TEXT ZUR ANALYSE -
★ ★ ★ ★ ★

Unterwegs begegneten wir einem Mitpilger, der uns folgende Geschichte eines Bekannten erzählte: Der Mann war mit anderen mit dem Fahrrad auf dem Jakobsweg unterwegs. Eines Tages waren sie unterwegs und die Getränke waren ihnen ausgegangen und weit und breit war kein Laden oder eine Möglichkeit, die Wasservorräte aufzufüllen.
Da hielt neben einer Kirche ein Auto mit deutschem Kennzeichen aus dem gleichen Bundesland wie der Bekannte an. Das ist schon ungewöhnlich genug, aber es kam noch besser. Aus dem Auto entstiegen 4 Männer indischer Abstimmung, die fragten, ob sie etwas zu trinken bräuchten. Sie öffneten den Kofferraum und dort befanden sich ausreichend Wasserkästen. Die Radfahrer bedankten sich herzlich, die Inder stiegen wieder in ihr Auto, ohne auch nur die Kirche besichtigt zu haben (und weit und breit gab es nichts anderes)! Es war, als wären diese nur gekommen, um den Radfahrern Unterstützung zu geben!

★ ★ ★ ★ ★

GEGEBENE INFORMATIONEN -
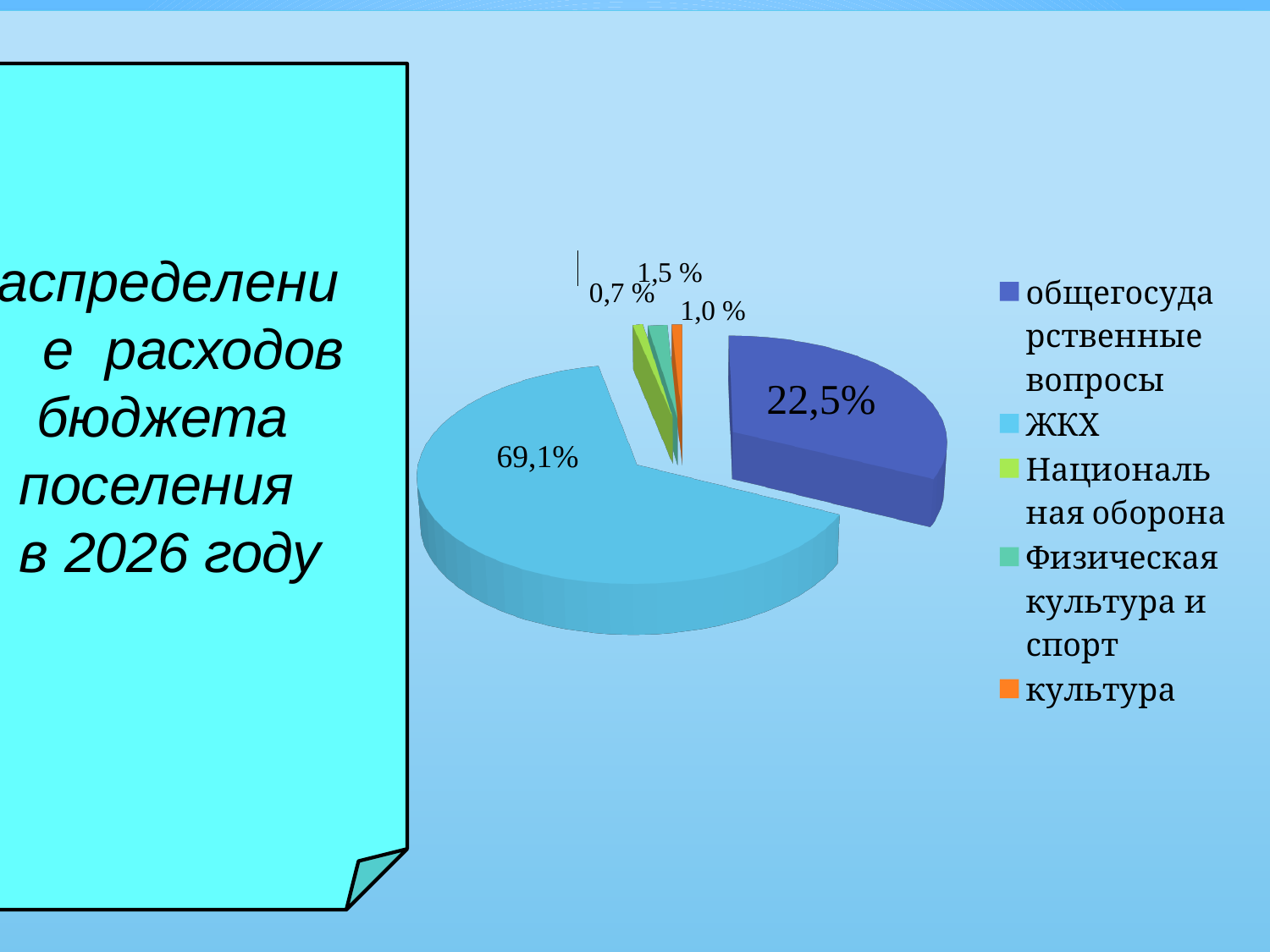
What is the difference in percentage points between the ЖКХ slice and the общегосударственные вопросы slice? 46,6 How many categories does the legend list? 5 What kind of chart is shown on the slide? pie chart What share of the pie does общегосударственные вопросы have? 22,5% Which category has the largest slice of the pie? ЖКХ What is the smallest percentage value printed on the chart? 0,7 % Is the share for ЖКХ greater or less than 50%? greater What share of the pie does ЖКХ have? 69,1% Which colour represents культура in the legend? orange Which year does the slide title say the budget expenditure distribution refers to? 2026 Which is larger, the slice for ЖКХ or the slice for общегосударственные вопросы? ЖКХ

★ ★ ★ ★ ★

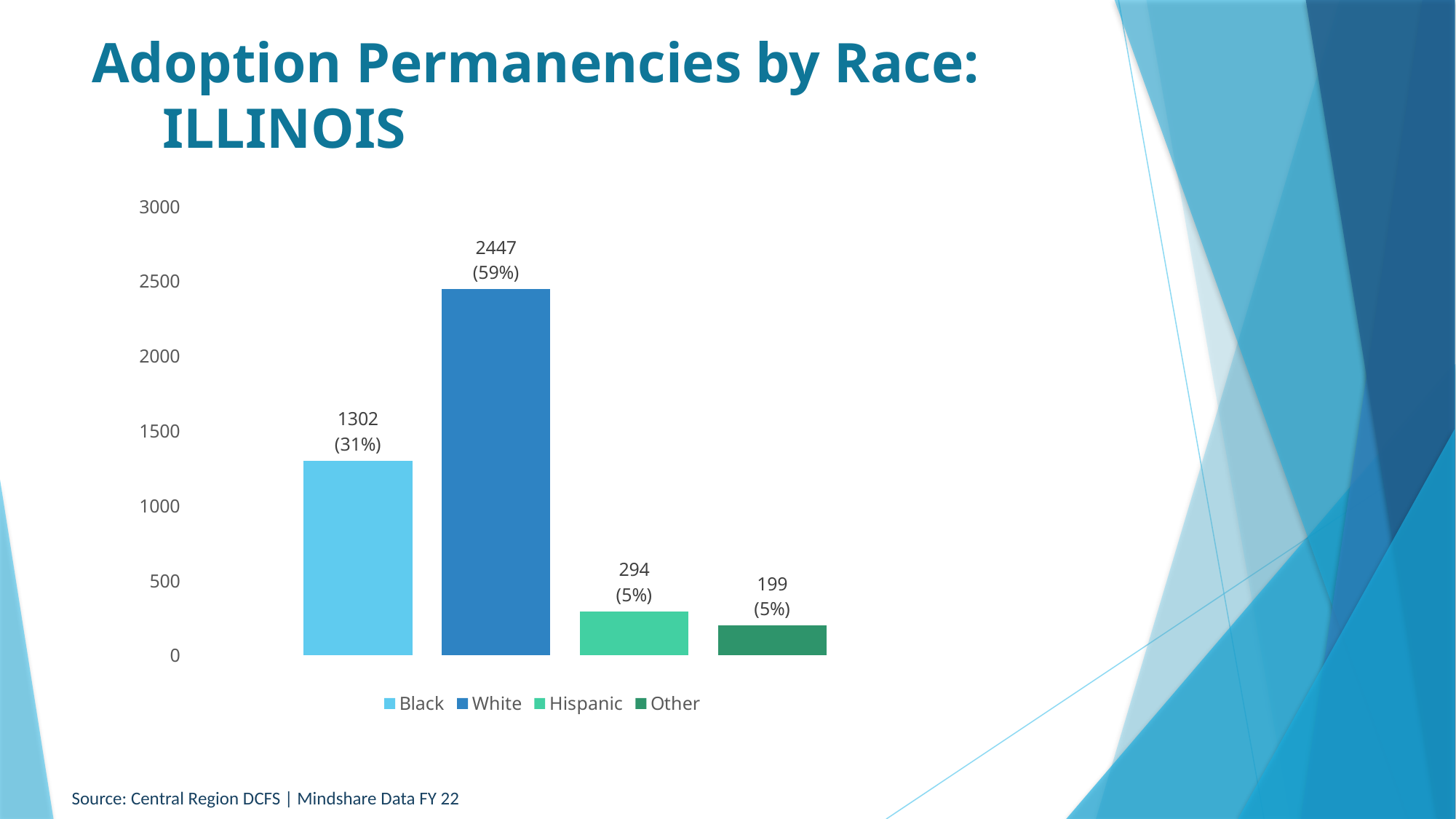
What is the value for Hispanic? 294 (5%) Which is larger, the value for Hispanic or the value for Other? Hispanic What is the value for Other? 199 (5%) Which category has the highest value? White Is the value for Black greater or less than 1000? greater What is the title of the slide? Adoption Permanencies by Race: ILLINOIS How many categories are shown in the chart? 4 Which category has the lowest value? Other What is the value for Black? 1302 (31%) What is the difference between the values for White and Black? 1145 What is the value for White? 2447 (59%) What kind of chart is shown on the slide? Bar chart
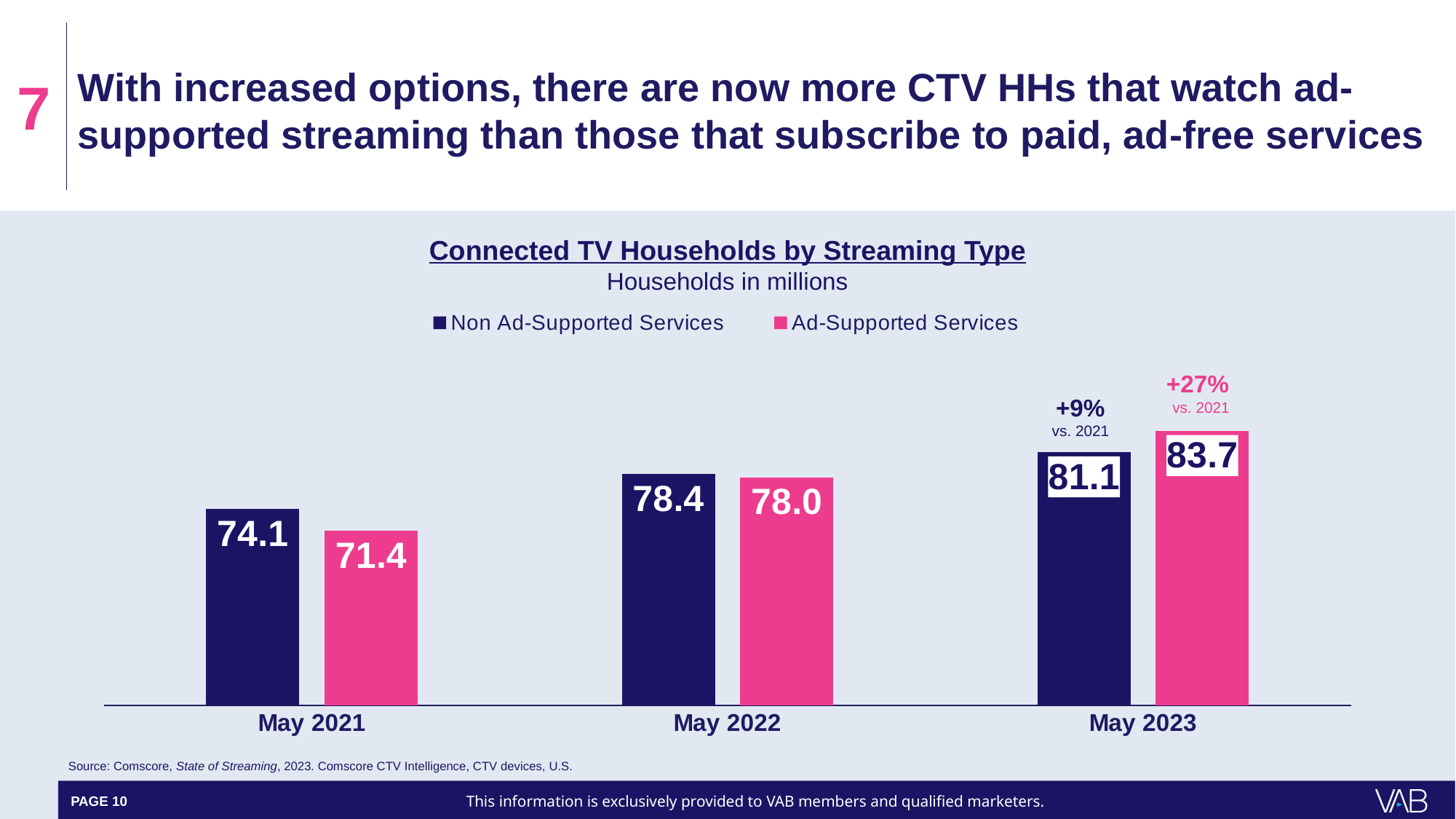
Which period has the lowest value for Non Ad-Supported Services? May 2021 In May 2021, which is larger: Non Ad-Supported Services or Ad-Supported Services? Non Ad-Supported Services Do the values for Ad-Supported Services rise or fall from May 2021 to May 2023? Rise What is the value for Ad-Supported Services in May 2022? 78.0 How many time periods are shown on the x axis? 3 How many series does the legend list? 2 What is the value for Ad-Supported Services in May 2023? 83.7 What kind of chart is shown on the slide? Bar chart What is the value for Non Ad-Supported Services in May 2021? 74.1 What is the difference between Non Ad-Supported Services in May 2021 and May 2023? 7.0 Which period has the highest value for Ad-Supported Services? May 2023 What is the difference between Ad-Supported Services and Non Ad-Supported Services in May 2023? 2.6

★ ★ ★ ★ ★

AUFGABEN -
1. Schreiben Sie aus der Geschichte vom Jakobsweg den Abschnitt zwischen „Unterwegs begegneten wir“ und „die Wasservorräte aufzufüllen.“ einschließlich wortgetreu ab.
2. Greifen Sie die Geschichte vom Jakobsweg nach ihrem letzten Satz wieder auf und führen Sie sie weiter.
Die Einträge stehen in keinem Zusammenhang mit der Geschichte vom Jakobsweg.

LÖSUNGEN -
1.
Unterwegs begegneten wir einem Mitpilger, der uns folgende Geschichte eines Bekannten erzählte: Der Mann war mit anderen mit dem Fahrrad auf dem Jakobsweg unterwegs. Eines Tages waren sie unterwegs und die Getränke waren ihnen ausgegangen und weit und breit war kein Laden oder eine Möglichkeit, die Wasservorräte aufzufüllen.

2.
Was nehme ich nun persönlich vom Caminho Portugues mit? Hier sind meine 5 Takeaways:
Wir können viel mehr leisten, als was wir denken.
Nachdem ich am dritten Tag erkrankte, die Touren auch so schon anstrengend genug waren und ich nachts aufgrund der starken Erkältung kaum schlafen konnte, ist es bemerkenswert, was der Körper im Stande ist zu leisten.
Suche dir ein Zwischenziel, um durchzuhalten.
An einem der Tage ging es mir besonders schlecht. Ich hatte nachts wenig geschlafen, hatte starke Hustenanfälle und die vor uns liegende Etappe war die schwerste – lang und mit einem schweren Anstieg. In den Morgenstunden hatte ich mir bereits einen Plan B zurechtgelegt – wandern bis zum nächsten größeren Ort und von da aus mit dem Bus zum nächsten Etappenziel. Da fiel mir ein, dass eine Pilgerin am Vorabend ein tolles kleines Fischrestaurant erwähnte, in dem es preiswert ganz leckere und seltene Meeresfrüchte gäbe. Dieser Gedanke lies mich weiter wandern und nicht aufgeben. Während der Tour wurde mir dann klar, dass dieser Ort abseits der Route und zu weit entfernt vom Tagesziel war, aber da hatte ich meine mentale Schwäche schon überwunden und kämpfte mich weiter vorwärts.
Suche dein Glück nicht im Außen!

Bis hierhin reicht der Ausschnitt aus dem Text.